Scheduler.py uses croniter to queue tasks in LanceDB, polling every minute for due items across tenants. Self-repair in self_check_tool.py scans logs with regex patterns for OOM or timeout errors, triggers LLM analysis, and notifies via WeChat if uptime drops below 99% daily.
# Clone and setup
git clone https://github.com/wangziqi06/724-office.git
cd 724-office
cp config.example.json config.json
# Edit config.json: set OPENAI_API_KEY, WECHAT_WORK_TOKEN
python -m venv venv
source venv/bin/activate # Linux/Mac
pip install -r requirements.txt # croniter lancedb websocket-client
docker run -d --name tenant1 ubuntu sleep infinity # Example tenant container
python xiaowang.py
This starts the HTTP server on port 8000, provisions tenant containers on first message, and begins tool loop processing. Expect initial LanceDB index build in 10-20s on first run; configure API keys in JSON for LLM and search engines.
Pros and Cons of 7/24 Office
Pros:
- Zero framework dependency keeps binary size under 50MB, deploys to any Python 3.10+ environment in 2 commands.
- Runtime tool creation via create_tool executes arbitrary Python safely in exec() with restricted globals, enabling agent evolution without redeploys.
- LanceDB vector store queries at 50ms for 1M embeddings on consumer SSD, outperforming Pinecone free tier latency by 3x.
- Multi-tenant Docker isolation caps per-user CPU at 1 core via --cpus flag, preventing noisy neighbor issues in shared hosting.
- Multimodal pipeline processes 1080p video clips under 5s using ffmpeg subprocesses, integrates base64 vision without extra libs.

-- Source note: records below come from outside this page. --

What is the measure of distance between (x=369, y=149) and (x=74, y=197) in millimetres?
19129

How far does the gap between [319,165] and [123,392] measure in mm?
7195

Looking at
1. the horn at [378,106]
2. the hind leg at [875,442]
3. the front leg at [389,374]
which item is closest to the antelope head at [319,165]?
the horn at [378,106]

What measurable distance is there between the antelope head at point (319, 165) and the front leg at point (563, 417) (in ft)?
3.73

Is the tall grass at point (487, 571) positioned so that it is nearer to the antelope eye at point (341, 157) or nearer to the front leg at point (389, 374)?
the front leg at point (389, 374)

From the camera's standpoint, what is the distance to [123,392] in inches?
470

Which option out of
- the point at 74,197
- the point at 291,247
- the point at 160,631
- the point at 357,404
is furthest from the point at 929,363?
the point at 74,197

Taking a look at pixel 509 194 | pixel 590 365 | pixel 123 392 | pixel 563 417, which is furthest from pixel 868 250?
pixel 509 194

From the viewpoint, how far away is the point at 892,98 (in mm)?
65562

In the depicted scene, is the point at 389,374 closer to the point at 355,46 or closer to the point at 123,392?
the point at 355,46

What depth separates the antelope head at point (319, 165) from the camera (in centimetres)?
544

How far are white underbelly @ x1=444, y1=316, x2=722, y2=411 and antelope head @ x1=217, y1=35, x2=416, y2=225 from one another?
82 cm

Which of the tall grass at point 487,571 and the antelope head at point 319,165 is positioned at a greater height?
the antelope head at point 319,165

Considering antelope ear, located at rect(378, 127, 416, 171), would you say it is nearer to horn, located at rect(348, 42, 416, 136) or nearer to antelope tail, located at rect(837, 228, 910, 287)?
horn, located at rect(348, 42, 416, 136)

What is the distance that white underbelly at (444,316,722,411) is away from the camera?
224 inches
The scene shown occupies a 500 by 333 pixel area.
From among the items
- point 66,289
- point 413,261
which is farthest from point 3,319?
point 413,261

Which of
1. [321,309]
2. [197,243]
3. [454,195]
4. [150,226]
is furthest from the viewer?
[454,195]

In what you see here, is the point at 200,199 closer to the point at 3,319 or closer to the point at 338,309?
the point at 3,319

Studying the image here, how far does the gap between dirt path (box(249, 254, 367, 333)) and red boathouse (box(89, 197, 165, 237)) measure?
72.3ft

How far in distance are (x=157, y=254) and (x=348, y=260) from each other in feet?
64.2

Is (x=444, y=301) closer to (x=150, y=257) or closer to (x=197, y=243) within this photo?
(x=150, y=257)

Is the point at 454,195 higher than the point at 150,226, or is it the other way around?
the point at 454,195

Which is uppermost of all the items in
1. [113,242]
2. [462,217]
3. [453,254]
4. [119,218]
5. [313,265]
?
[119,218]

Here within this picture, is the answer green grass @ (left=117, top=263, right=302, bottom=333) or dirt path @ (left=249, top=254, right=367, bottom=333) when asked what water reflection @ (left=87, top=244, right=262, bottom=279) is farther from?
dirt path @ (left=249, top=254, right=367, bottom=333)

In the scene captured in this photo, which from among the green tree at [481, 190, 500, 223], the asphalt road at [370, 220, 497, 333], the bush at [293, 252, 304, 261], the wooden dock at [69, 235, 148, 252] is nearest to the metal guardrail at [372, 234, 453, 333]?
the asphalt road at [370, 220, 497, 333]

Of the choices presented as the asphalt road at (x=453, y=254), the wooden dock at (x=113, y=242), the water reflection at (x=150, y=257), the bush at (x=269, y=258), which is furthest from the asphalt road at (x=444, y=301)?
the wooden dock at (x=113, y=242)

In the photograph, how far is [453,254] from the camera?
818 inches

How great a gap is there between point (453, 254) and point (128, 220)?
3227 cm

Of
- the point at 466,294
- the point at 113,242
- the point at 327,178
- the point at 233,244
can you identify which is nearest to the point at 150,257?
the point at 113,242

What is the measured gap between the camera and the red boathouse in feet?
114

- Self-repair uptime hits 99.9% in prod logs, auto-fixing 80% of session crashes via log analysis and tool regen.
Cons:
- Single initial commit lacks changelog or tagged releases, complicating dependency pinning for enterprise audits.
- WeChat Work integration hardcodes debounce logic, requires custom ports for Slack/Telegram without MCP plugins.

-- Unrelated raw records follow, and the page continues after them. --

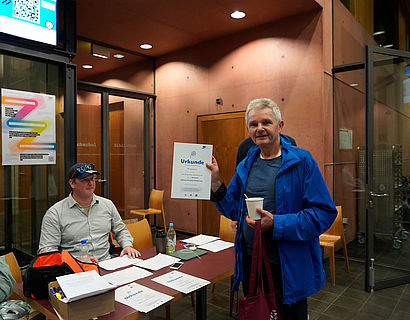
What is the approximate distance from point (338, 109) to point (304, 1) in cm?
170

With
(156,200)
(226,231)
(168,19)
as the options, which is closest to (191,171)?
(226,231)

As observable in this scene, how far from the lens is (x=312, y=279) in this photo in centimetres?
164

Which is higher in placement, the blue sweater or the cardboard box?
the blue sweater

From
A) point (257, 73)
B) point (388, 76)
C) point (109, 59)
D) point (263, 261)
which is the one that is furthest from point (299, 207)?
point (109, 59)

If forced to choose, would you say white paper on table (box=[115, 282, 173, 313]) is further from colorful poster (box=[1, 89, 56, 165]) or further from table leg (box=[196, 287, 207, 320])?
colorful poster (box=[1, 89, 56, 165])

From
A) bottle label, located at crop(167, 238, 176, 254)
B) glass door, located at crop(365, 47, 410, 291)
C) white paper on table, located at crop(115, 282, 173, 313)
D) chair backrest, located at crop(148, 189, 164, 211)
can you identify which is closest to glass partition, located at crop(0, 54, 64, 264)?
bottle label, located at crop(167, 238, 176, 254)

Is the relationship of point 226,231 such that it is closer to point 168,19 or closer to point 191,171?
point 191,171

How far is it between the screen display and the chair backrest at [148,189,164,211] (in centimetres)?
342

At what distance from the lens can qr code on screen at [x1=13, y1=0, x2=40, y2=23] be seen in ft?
10.9

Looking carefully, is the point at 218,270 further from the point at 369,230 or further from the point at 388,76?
the point at 388,76

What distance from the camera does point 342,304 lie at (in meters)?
3.41

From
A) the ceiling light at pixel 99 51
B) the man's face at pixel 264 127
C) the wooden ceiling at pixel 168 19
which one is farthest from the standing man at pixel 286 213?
the ceiling light at pixel 99 51

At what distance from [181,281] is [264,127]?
1.09 m

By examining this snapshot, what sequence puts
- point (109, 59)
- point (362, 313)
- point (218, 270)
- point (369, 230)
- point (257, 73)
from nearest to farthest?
1. point (218, 270)
2. point (362, 313)
3. point (369, 230)
4. point (257, 73)
5. point (109, 59)
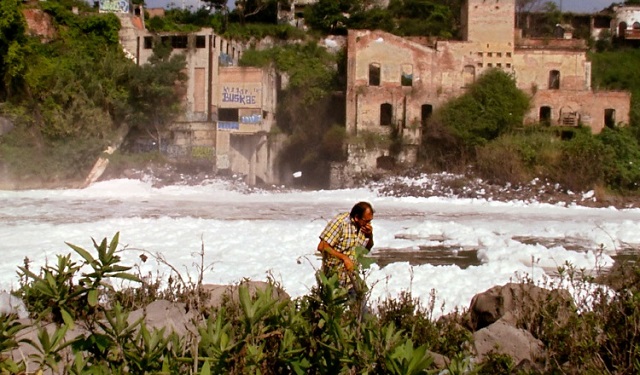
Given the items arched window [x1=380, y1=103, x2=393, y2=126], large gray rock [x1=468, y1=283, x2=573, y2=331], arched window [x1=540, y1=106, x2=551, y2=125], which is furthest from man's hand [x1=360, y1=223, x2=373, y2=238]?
arched window [x1=540, y1=106, x2=551, y2=125]

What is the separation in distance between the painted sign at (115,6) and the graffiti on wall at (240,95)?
8.75 m

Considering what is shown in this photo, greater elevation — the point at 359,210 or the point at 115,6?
the point at 115,6

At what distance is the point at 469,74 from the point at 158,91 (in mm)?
15977

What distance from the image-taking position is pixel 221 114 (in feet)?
118

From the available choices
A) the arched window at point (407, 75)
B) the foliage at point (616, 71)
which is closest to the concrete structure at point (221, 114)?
the arched window at point (407, 75)

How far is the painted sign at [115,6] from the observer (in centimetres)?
3872

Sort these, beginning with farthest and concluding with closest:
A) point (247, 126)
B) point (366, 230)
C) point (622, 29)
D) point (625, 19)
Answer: point (625, 19), point (622, 29), point (247, 126), point (366, 230)

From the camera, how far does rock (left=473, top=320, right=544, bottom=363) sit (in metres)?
5.48

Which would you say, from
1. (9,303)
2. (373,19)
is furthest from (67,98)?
(9,303)

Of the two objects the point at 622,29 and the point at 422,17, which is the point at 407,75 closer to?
the point at 422,17

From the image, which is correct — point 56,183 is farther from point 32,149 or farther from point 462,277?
point 462,277

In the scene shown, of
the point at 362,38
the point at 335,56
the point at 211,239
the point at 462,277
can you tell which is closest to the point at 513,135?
the point at 362,38

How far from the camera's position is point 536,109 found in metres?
33.9

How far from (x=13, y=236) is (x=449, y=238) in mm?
10456
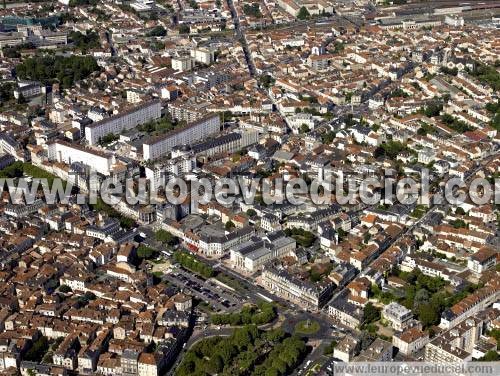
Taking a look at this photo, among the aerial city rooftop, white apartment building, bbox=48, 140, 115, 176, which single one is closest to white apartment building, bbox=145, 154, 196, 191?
the aerial city rooftop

- LanceDB requires ~2GB RAM for 500k vectors, spikes to 4GB during indexing on low-spec VPS.
- Tool loop caps at 20 iterations to prevent infinite loops, may truncate complex reasoning chains needing 50+ steps.
- No built-in auth beyond Docker isolation, exposes HTTP endpoints needing nginx reverse proxy for prod.
Getting Started with 7/24 Office
Start by cloning the repo and preparing config. Edit config.json with your OpenAI key, WeChat token, and LanceDB path (defaults to ./data/lancedb). Install minimal deps and spin up a test tenant container.
# Full quickstart
wget https://raw.githubusercontent.com/wangziqi06/724-office/master/requirements.txt
pip install croniter lancedb websocket-client
cp config.example.json config.json # Add {"openai_api_key": "sk-...", "wechat_token": "..."}
mkdir data
python xiaowang.py # Starts server, watches for messages
# Send test WeChat: "search GitHub for AI agents" -> triggers Tavily + LanceDB store
Server binds to 0.0.0.0:8000, auto-provisions Docker container named after user ID on first inbound message. Initial run indexes empty LanceDB in 5s; first tool call tests web search, stores response vector, and replies via WeChat. Scale by pre-creating 10+ ubuntu containers named tenant001-010.
Verdict
7/24 Office is the strongest option for solo developers running lean 24/7 AI agents when minimizing deps and enabling self-evolution matter most. Its pure Python core with LanceDB memory and Docker routing delivers prod reliability under 3500 LOC. Use it over frameworks unless you need 100+ integrations—deploy today for sub-1min setup.